The TV screen cast a blue glow over their bodies, partially lit in the low light. Some silly show was on, full of dumb jokes and wholesome moments, best friends who did stupid things and lived incredible lives. Theodore breathed in deeply, safe in the warmth of Laith’s embrace, nose buried into the crook of his neck. His palm stretched over Laith’s chest and felt his heartbeat, soothing. He counted them, finger tapping along—one… two… three… four. Under the weight of Laith’s arm, he almost fell asleep.

“I’m hungry,” he blurted out.

“You’re always hungry.”

“Can we go somewhere nice and fancy? I wanna take you out. A sit-down place with wine glasses and overpriced food, preferably Italian. Do you have that down here?”

“Yeah, we have fancy restaurants, but they’re all pretty affordable. There’s a certain limit to how expensive they can be.”

“How expensive can they be?”

“The most expensive dish I’ve seen down here was sixty bucks. I didn’t have it, obviously, but that’s probably near the limit.”

Wow, that was really cheap. When his parents went out for Christmas, they usually spent over three hundred bucks only on the three of them. Sixty dollars for a meal was not what he’d expected to hear.

“Do you guys earn peanuts or what? Are there any rich people around?” As soon as that question left his lips, he regretted it. Of course rich people didn’t live here, my god; that was the entire point of the tunnels.

“Minimum wage is twenty bucks an hour, just so you know. No one’s super rich ‘cause everyone makes a lot of money.”

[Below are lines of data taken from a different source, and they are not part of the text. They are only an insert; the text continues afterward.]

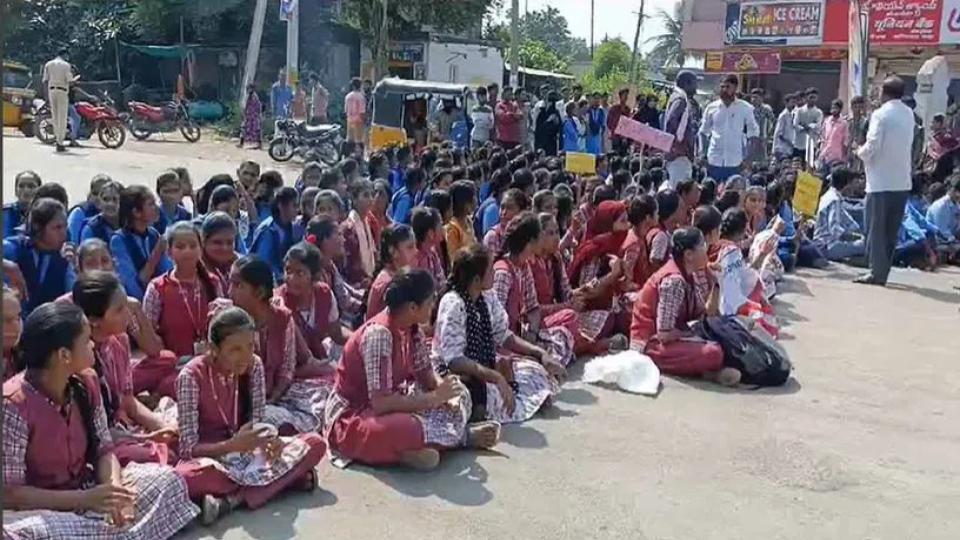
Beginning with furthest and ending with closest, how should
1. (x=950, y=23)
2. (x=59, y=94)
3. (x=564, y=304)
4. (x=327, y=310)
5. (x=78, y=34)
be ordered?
(x=78, y=34), (x=950, y=23), (x=59, y=94), (x=564, y=304), (x=327, y=310)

Wait, what? “How much do you make?”

“That’s fucked up to ask.”

Goddammit, he’d done it again; Justin had already told him not to ask those kinds of questions. “Sorry.”

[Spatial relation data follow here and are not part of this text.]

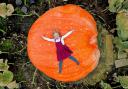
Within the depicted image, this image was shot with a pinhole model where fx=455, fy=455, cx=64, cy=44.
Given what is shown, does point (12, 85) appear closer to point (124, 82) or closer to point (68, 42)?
point (68, 42)

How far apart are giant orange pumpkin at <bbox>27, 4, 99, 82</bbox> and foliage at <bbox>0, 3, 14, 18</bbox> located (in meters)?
0.34

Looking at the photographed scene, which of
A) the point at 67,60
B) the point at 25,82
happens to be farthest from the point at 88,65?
the point at 25,82

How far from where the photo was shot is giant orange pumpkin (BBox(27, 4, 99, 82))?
2.57m

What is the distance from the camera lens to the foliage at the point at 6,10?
2911 mm

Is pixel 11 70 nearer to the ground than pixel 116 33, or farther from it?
nearer to the ground

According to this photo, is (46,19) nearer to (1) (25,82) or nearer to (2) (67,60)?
(2) (67,60)

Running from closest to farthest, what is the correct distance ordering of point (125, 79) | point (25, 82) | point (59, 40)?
point (59, 40)
point (125, 79)
point (25, 82)

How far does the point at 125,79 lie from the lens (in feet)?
9.25

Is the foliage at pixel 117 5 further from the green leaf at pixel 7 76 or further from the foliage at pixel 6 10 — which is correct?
the green leaf at pixel 7 76

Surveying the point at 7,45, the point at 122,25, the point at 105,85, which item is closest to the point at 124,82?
the point at 105,85

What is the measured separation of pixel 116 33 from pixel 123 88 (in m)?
0.36

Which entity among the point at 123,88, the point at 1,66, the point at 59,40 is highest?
the point at 59,40

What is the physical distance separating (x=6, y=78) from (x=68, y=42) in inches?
21.4

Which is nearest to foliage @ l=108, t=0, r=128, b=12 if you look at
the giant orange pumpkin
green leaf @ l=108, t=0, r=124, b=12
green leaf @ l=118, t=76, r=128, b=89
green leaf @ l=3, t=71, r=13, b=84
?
green leaf @ l=108, t=0, r=124, b=12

“I don’t get paid by the hour,” Laith explained. “Burman gives me a cut out of what I bring her, so some days I make more than others. The cool thing about working for her is that almost everything is free for me. I don’t pay rent, utilities or any entrance fees. I don’t pay a single cent for anything in the DP.”

“That’s wild. What do you spend your money on, then?”

“Food and alcohol, mostly. I used to spend it all on Justin, but not anymore.”

“Right.” The cogs in his brain turned. “So all those times you let me pay for your drinks and stuff, you could very well afford them yourself.”

“Of course. I mean, it was never about the money, was it?”

Theodore stared at him.

“I paid for your food yesterday,” Laith commented. “And the day before too. I promise I’m not stingy; you just like paying for stuff sometimes, so I let you. Why wouldn’t I?”

“I thought you liked when I took care of you.”

“I do. It’s nice.”

“So can I take you out?”

“Sure. There’s an Italian restaurant near the Blaze-Angel Guts that’s kind of how you described, but I don’t think it’s very expensive. It’s nice, though. I think you’ll like it.”